Document section:
The Nationalist regime, headed by her husband, was hated by the Chinese people for its notorious brutality and corruption. But as portrayed by Madame Chiang, especially to American audiences, Chiang Kai-shek's government was a modern, educated bulwark of democracy and freedom for a country whose history had allowed little of either. Indeed, Madame Chiang personified the vaunted hopes, bitter disappointments and complex misunderstandings of the U.S.-China relationship, which vacillated wildly during her exceptional 105-year lifetime. Laura Tyson Li's incisive new biography, rises to the tall task of capturing this pivotal figure in all her splendor and humiliation, against a backdrop of war, revolution and unending political turmoil. Li, a journalist with a decade of experience in Asia, accurately portrays her as "beautiful, vain, witty, spirited, capricious, scheming, selfish, and driven."

What a character. What a tale.

The book opens in the waning days of China's second-to-last emperor in the late 1890s, when Mayling Olive Soong was born in Shanghai, the youngest daughter of a businessman who had made a fortune selling Bibles and presided over a family of savvy, idealistic and recklessly ambitious children. One married Sun Yat-sen, China's first president. Another became finance minister and acting prime minister of Nationalist China. Another became one of China's richest women. Mayling became Madame Chiang Kai-shek.

In an era when few girls learned to read and fewer traveled, Mayling was schooled in Georgia, then graduated from Wellesley College, where she excelled at French, violin and religious studies. She returned to Shanghai in 1917 just as China lurched into a bloody warlord period, and soon she was courted by the most severe warlord of all, Chiang Kai-shek. He divorced one wife and sent another off to Columbia University before Mayling agreed to marry him.

During World War II, Madame Chiang became a superb envoy to the United States, where her address to Congress in 1943 thrilled Washington, and her barnstorming across the country won renewed support and money to defeat the Japanese. In China, she was a poised partner to her husband, softening his imperiousness while sharpening his political machinations.

In Li's telling, husband and wife (who shared a bedroom with a screen separating their beds) could not have differed more. He was an early riser; she stayed up late watching movies. He was ascetic; she insisted on luxury. Still, they called each other 'Dar' (short for 'darling') and for years collaborated to cement fragile political alliances and keep a shaky hold on power.

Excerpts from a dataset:
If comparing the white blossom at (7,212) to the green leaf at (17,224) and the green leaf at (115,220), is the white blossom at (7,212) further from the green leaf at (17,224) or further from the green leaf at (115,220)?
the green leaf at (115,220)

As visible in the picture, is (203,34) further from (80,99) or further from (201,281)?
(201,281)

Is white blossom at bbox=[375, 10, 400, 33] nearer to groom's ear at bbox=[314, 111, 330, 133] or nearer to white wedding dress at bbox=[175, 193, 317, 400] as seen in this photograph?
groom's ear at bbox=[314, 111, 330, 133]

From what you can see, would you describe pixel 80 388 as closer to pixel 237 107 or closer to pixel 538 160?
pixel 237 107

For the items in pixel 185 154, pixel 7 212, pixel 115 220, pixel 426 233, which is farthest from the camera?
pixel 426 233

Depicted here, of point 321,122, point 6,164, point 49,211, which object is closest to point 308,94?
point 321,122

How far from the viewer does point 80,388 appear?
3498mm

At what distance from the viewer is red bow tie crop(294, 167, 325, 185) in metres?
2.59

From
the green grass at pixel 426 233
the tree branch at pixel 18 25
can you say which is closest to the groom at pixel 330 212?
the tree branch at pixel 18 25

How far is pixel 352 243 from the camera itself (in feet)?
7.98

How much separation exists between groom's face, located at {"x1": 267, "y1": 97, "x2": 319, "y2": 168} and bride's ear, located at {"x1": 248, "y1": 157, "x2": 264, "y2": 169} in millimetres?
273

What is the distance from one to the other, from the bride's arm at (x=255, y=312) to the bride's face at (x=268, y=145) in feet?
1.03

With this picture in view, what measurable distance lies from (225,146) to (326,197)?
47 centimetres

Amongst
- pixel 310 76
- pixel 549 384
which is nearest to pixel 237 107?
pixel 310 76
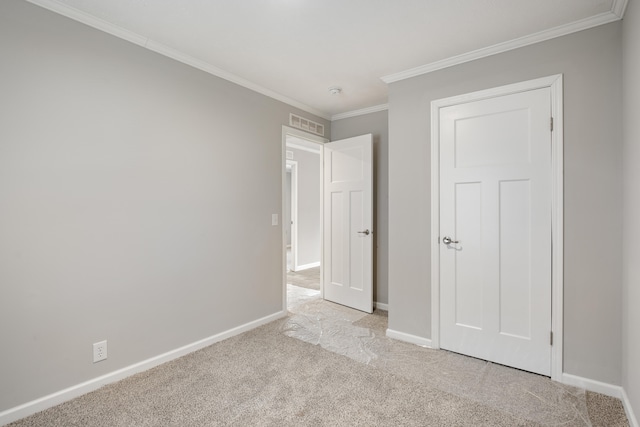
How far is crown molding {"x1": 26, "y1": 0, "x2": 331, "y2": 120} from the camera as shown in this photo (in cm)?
190

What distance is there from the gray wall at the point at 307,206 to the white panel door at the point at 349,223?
214 centimetres

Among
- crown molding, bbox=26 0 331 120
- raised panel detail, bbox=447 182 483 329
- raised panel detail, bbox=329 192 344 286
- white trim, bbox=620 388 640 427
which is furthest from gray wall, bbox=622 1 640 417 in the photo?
crown molding, bbox=26 0 331 120

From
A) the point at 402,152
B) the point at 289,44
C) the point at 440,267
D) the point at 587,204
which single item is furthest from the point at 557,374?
the point at 289,44

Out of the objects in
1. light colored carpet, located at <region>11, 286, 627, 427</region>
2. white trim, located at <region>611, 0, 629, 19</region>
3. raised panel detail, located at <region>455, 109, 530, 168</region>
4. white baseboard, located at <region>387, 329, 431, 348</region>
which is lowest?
light colored carpet, located at <region>11, 286, 627, 427</region>

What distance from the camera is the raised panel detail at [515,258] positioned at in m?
2.28

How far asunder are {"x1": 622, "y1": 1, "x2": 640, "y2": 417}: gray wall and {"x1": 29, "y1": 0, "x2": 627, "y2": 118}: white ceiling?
0.33 m

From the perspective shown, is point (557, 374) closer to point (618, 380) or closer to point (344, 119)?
point (618, 380)

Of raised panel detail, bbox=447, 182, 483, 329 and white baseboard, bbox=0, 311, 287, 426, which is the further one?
raised panel detail, bbox=447, 182, 483, 329

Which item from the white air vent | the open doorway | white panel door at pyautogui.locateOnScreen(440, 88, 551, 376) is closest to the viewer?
white panel door at pyautogui.locateOnScreen(440, 88, 551, 376)

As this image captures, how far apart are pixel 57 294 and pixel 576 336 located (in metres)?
3.42

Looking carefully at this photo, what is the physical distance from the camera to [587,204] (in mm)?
2055

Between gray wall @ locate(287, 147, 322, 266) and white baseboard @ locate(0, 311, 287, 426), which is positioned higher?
gray wall @ locate(287, 147, 322, 266)

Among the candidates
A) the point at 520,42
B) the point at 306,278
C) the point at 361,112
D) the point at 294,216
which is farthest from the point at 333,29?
the point at 294,216

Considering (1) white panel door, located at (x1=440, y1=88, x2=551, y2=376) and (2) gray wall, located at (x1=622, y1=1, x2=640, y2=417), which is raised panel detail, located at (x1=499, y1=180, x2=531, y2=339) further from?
A: (2) gray wall, located at (x1=622, y1=1, x2=640, y2=417)
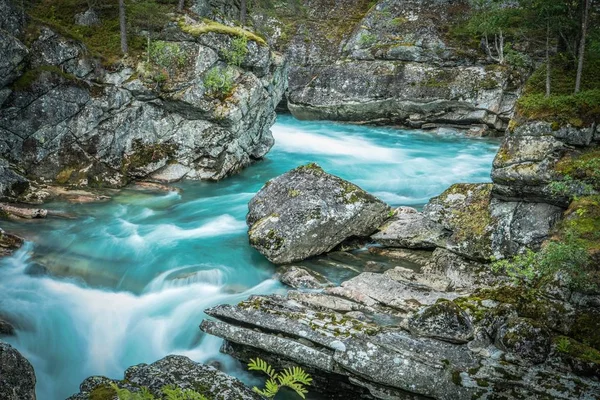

Work instruction A: Decide whether each statement agrees with the book review. Answer yes or no, and quote the review's words that settle it: (i) Mayling graduated from Wellesley College. (ii) Madame Chiang addressed Congress in 1945. (iii) Chiang Kai-shek stayed up late watching movies.
Work instruction B: According to the book review, what did Mayling's father sell to make his fortune?

Output A:
(i) Yes: "then graduated from Wellesley College"
(ii) No: "her address to Congress in 1943 thrilled Washington"
(iii) No: "He was an early riser; she stayed up late watching movies."

Output B: He made his fortune selling Bibles.